Note the kit manual is available as a free download from

Quote: "INTRODUCTION The KittiWake, proof-positive that there can be more to R/C seaplane flying than just take-offs and landings! Top Flite Models is sure that your KittiWake will provide you with hours of flying fun and performance.

Realistic, finished flying weights of 3 to 3-1/2 pounds can be expected when the model is built to the following instructions. Our prototypes were all covered and flown with Monokote® coverings. The covering instructions will give you the details of how we accomplished the few extra precautions that should be exercised when covering a seaplane.

Engine selection for your KittiWake is important. Our prototypes have been powered with a variety of engines, ranging from .19's through .28's. The KittiWake that is shown in the ads and on the label of your kit has a OS .25 FSR installed with a Mac's muffler. This has been an excellent combination, providing lots of power at the top end while offering an excellent and reliable idle. A reliable idle is an absolute must! Face it, your KittiWake will have to spend a portion of each flight taxiing on the water and without a reliable idling engine, you better have access to a boat to go out and get it when the engine flames out. Take extra time to work on the idle of the engine you choose - it will pay off later.

While on the subject of engines, it is worthwhile to point out that the physical mounting of your engine does not necessarily have to be a side-mount, as shown. Your engine can be mounted up-right, at a 45 degree angle, even inverted (although we do not necessarily like an inverted engine in a seaplane due to potential flooding problems). Generally speaking, the use of a muffler on your engine is highly recommended as it greatly enhances the idle characteristics as well as serving to keep you on good terms with people who may also be at your flying site! Therefore, mounting your engine in the nose of your KittiWake should take into consideration the positioning of the muffler. Mounting the engine upright or at a 45 degree angle allows the use of most engine's stock muffler set-ups. Side mounting the engine, as we did, most usually requires a replacement muffler (one with a longer header) or a header extension. Our prototypes all used fiber-filled motor mounts, sized for whatever engine chosen for the airplane. Your local retailer should be able to supply you with the correct mount for your engine.

PRE-CONSTRUCTION NOTES The KittiWake, like other Top Flite kits employs the use of die-cut wood to ease the task of construction, parts fit and identification. The dies used for this kit have been rigorously checked for absolute accuracy and should provide you with excellent fit. Die-cut parts should be carefully removed from their sheets by first lightly sanding the back of each sheet of parts and then carefully removing each part. Use a light garnet paper for the sanding and keep a sharp hobby knife with an X-acto #11 blade, or equivalent, handy for assistance in removing any parts that might not have completely cut-through by the dies. Parts which oppose one another and must be precisely uniform - such as ribs, etc - should be carefully matched after their removal from the part sheets.

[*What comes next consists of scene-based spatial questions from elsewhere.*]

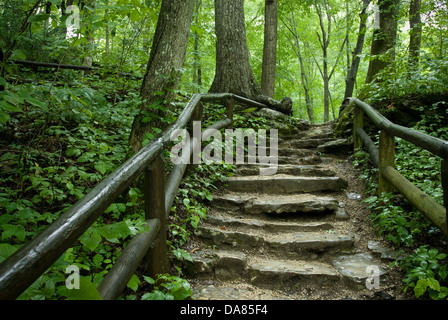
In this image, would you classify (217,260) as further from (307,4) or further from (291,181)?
(307,4)

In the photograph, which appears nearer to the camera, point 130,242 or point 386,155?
point 130,242

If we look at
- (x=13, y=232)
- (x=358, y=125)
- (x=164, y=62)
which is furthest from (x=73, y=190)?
(x=358, y=125)

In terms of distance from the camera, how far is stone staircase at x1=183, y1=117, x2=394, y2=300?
2.71 metres

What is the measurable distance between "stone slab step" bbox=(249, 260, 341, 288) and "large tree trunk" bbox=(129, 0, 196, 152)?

Matching is the process of holding the opposing pieces together with either pins, tape or spot gluing and lightly sanding the edges of the parts until they are identical. A sanding block with light garnet paper is most useful for this and other phases of construction.

Your building surface should be at least large enough to accommodate the wing. This surface should be as absolutely flat as possible and yet be able to accept pins easily. We have found that a product such as Celotex fiber board works quite well for this purpose. Another good surface can be found in most well-stocked hardware stores - a 2' x 4' fiber board ceiling tile. These are quite inexpensive..."

Update 15/06/2020: Added kit review from Flying Models June 1988, thanks to RFJ.

Supplementary file notes

Manual. 16 pages, complete.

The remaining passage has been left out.